* **DIE AUFGABEN**
1. Was steht im Textauszug über das Autodachzelt?
(a) Was sah Müller in Frankreich?
(b) Als was arbeitete Müller in der DDR?
(c) Wie viele Zelte pro Woche produzierten er und seine Frau schließlich?
2. Stimmen diese Aussagen mit dem Textauszug über das Autodachzelt überein?
(a) Müller lebte vor dem Krieg in Frankreich.
(b) Der Trabant war das meistgekaufte Auto in der DDR.
(c) Müller stellte die Zelte allein her.

* **TEXTAUSZUG**
══════════
Ost-Alltag im Museum
19. Dezember 2013Als Gerhard Müller kurz nach dem Krieg einige Jahre in Frankreich lebte, sah er etwas, das ihn sein ganzes Leben nicht mehr loslassen sollte: Ein Zelt, das auf ein Autodach montiert worden war. Müller ging später zurück in die DDR und arbeitete dort als Busfahrer. Nebenbei tüftelte er an der Ost-Version dieses französischen Autodachzelts, das auf den Trabant montiert werden kann - das meistgekaufte Auto in der DDR. Seine Konstruktion fand schnell Bewunderer und Müller begann, dieses Zelt in Serie zu produzieren. Bis zu vier Zelte pro Woche produzierten er und seine Frau schließlich – die Geschichte eines Unternehmers in einem System, in dem es keine Privatwirtschaft geben sollte.
══════════
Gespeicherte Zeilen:
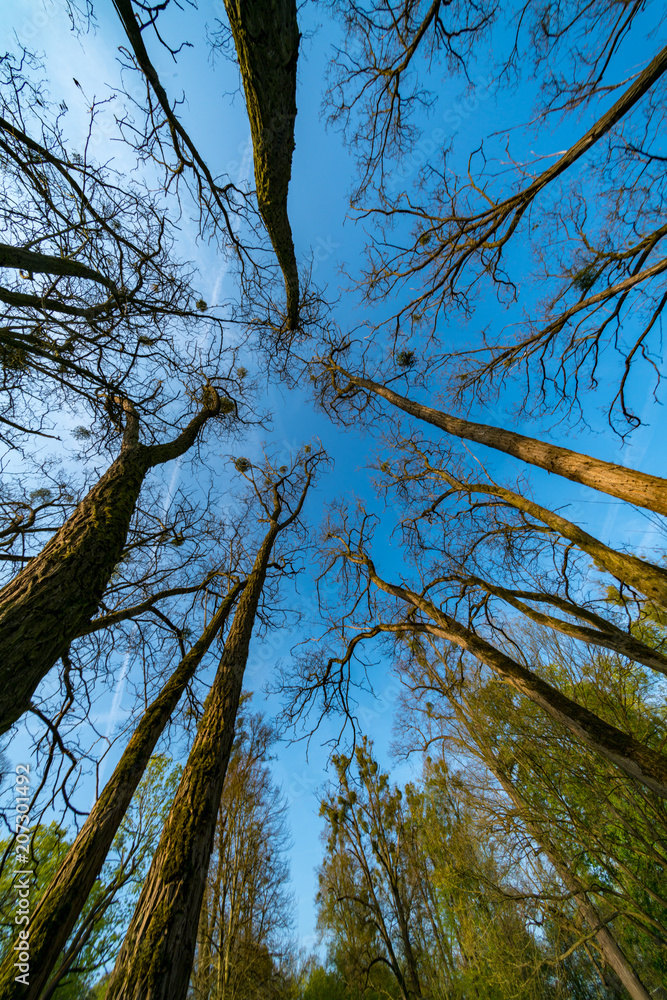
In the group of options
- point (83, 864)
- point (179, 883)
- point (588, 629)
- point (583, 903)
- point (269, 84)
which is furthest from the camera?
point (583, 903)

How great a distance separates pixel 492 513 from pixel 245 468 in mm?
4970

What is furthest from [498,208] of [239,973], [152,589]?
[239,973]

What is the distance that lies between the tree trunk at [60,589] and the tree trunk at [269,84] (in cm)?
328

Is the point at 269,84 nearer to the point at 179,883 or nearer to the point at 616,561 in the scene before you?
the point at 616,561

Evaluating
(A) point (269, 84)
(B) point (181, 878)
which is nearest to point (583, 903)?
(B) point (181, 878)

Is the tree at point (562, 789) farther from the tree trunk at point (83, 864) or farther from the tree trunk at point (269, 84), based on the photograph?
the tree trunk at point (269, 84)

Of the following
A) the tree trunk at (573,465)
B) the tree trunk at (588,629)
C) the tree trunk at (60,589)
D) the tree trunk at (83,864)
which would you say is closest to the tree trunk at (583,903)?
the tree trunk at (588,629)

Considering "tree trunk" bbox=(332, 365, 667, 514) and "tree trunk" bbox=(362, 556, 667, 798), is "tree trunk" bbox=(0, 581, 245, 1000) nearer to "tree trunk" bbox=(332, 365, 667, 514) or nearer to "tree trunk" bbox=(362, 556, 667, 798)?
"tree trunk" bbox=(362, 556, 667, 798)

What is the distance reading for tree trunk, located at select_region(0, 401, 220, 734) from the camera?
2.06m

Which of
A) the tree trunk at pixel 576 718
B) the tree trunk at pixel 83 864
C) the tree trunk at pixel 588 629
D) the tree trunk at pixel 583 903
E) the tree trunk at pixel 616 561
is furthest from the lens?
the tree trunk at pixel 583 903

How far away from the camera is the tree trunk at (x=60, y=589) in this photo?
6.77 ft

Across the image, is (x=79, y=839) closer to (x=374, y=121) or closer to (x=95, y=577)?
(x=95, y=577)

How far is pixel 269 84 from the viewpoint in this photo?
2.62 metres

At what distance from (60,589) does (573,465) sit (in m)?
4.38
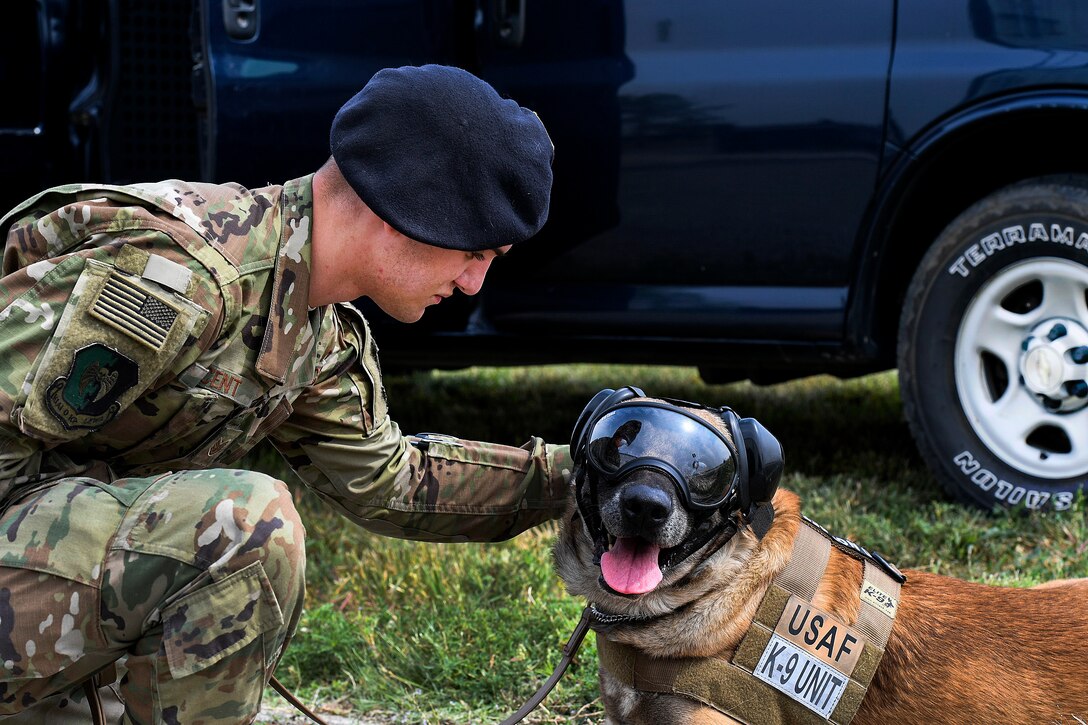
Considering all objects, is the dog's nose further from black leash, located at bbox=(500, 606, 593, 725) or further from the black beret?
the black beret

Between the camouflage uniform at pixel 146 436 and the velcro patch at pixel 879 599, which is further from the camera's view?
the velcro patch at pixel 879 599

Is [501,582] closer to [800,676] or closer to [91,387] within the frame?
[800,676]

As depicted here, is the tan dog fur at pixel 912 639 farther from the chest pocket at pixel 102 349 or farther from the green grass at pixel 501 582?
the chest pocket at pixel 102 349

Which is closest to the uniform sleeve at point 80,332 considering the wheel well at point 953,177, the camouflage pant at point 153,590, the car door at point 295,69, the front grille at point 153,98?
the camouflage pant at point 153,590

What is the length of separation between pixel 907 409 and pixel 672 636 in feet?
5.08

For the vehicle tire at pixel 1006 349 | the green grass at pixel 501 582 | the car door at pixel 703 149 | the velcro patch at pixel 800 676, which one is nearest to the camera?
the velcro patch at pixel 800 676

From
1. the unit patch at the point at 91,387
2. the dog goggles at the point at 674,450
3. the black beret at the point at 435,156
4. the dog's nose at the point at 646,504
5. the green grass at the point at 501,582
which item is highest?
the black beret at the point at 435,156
══════════
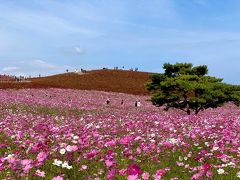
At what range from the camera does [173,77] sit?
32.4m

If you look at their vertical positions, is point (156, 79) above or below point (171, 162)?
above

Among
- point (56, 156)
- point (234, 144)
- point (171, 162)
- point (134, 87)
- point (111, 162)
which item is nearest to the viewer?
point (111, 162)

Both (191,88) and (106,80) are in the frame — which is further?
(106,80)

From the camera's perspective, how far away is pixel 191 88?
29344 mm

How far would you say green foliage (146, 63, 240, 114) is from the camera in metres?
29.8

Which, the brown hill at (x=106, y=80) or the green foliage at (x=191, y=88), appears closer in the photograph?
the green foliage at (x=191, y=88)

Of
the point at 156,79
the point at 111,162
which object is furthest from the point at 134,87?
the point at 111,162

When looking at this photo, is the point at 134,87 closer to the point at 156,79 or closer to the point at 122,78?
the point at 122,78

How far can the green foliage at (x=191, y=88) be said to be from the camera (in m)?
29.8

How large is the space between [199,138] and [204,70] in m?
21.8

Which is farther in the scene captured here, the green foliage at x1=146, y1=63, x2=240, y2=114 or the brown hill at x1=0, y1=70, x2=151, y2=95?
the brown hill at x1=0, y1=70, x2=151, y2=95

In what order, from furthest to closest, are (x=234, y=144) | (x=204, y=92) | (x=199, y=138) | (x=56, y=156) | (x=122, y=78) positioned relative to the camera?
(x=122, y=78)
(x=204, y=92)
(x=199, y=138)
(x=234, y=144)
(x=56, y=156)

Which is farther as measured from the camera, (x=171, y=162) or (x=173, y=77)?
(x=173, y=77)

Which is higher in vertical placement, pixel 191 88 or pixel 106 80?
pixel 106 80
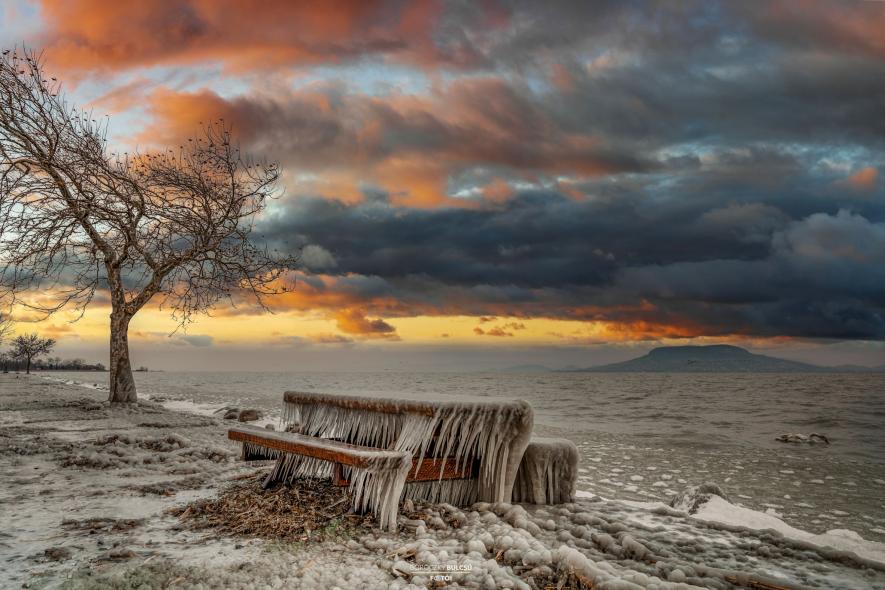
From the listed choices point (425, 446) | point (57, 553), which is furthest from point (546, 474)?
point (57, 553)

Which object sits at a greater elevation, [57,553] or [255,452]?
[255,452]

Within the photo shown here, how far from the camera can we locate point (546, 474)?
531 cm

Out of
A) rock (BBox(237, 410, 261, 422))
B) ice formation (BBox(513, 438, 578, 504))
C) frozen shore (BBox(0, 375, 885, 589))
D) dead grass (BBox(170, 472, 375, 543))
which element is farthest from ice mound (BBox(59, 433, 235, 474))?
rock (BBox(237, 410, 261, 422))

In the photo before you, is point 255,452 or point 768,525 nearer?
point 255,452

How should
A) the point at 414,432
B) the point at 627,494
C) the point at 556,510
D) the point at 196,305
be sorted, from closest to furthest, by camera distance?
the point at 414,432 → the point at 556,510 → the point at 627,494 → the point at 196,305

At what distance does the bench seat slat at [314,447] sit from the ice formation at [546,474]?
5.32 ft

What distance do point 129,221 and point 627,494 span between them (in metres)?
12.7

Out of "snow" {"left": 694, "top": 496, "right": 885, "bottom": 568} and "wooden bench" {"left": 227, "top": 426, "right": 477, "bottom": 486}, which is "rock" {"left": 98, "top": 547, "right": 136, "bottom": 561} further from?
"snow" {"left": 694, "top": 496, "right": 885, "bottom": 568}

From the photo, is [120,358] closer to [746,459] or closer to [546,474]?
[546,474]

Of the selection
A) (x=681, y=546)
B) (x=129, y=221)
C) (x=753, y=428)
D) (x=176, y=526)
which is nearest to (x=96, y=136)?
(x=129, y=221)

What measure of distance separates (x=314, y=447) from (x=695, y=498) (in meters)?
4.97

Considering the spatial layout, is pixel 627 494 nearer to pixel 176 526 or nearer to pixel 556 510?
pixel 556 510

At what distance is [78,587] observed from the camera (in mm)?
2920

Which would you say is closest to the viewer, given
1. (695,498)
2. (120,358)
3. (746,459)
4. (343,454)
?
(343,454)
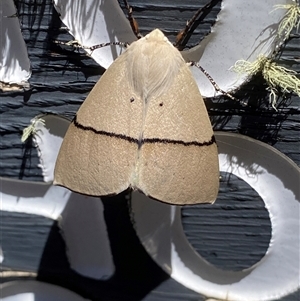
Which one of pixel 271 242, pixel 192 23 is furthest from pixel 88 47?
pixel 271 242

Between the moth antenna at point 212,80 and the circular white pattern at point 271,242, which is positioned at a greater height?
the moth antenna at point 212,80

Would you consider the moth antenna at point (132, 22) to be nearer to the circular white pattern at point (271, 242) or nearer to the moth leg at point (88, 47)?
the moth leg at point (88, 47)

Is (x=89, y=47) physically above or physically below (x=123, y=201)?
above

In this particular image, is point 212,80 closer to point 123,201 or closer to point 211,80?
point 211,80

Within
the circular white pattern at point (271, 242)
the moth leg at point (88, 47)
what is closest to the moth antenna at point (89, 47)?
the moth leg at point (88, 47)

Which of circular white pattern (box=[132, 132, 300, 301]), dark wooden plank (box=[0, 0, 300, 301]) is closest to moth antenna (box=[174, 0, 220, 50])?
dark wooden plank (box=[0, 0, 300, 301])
══════════
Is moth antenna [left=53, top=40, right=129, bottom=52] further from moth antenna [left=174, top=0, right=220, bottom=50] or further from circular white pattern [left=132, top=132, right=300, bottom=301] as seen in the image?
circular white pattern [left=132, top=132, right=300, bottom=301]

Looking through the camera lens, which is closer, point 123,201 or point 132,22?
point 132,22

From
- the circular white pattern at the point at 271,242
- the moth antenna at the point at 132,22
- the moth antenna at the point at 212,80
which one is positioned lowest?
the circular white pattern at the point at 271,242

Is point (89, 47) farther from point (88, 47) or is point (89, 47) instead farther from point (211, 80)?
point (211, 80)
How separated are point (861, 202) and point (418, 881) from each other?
══════════
* **LÖSUNGEN**
1.
(a) Ein Zelt, das auf ein Autodach montiert worden war.
(b) Als Busfahrer.
(c) Bis zu vier.

2.
(a) Nein: „kurz nach dem Krieg einige Jahre in Frankreich lebte“
(b) Ja: „das meistgekaufte Auto in der DDR“
(c) Nein: „Bis zu vier Zelte pro Woche produzierten er und seine Frau schließlich“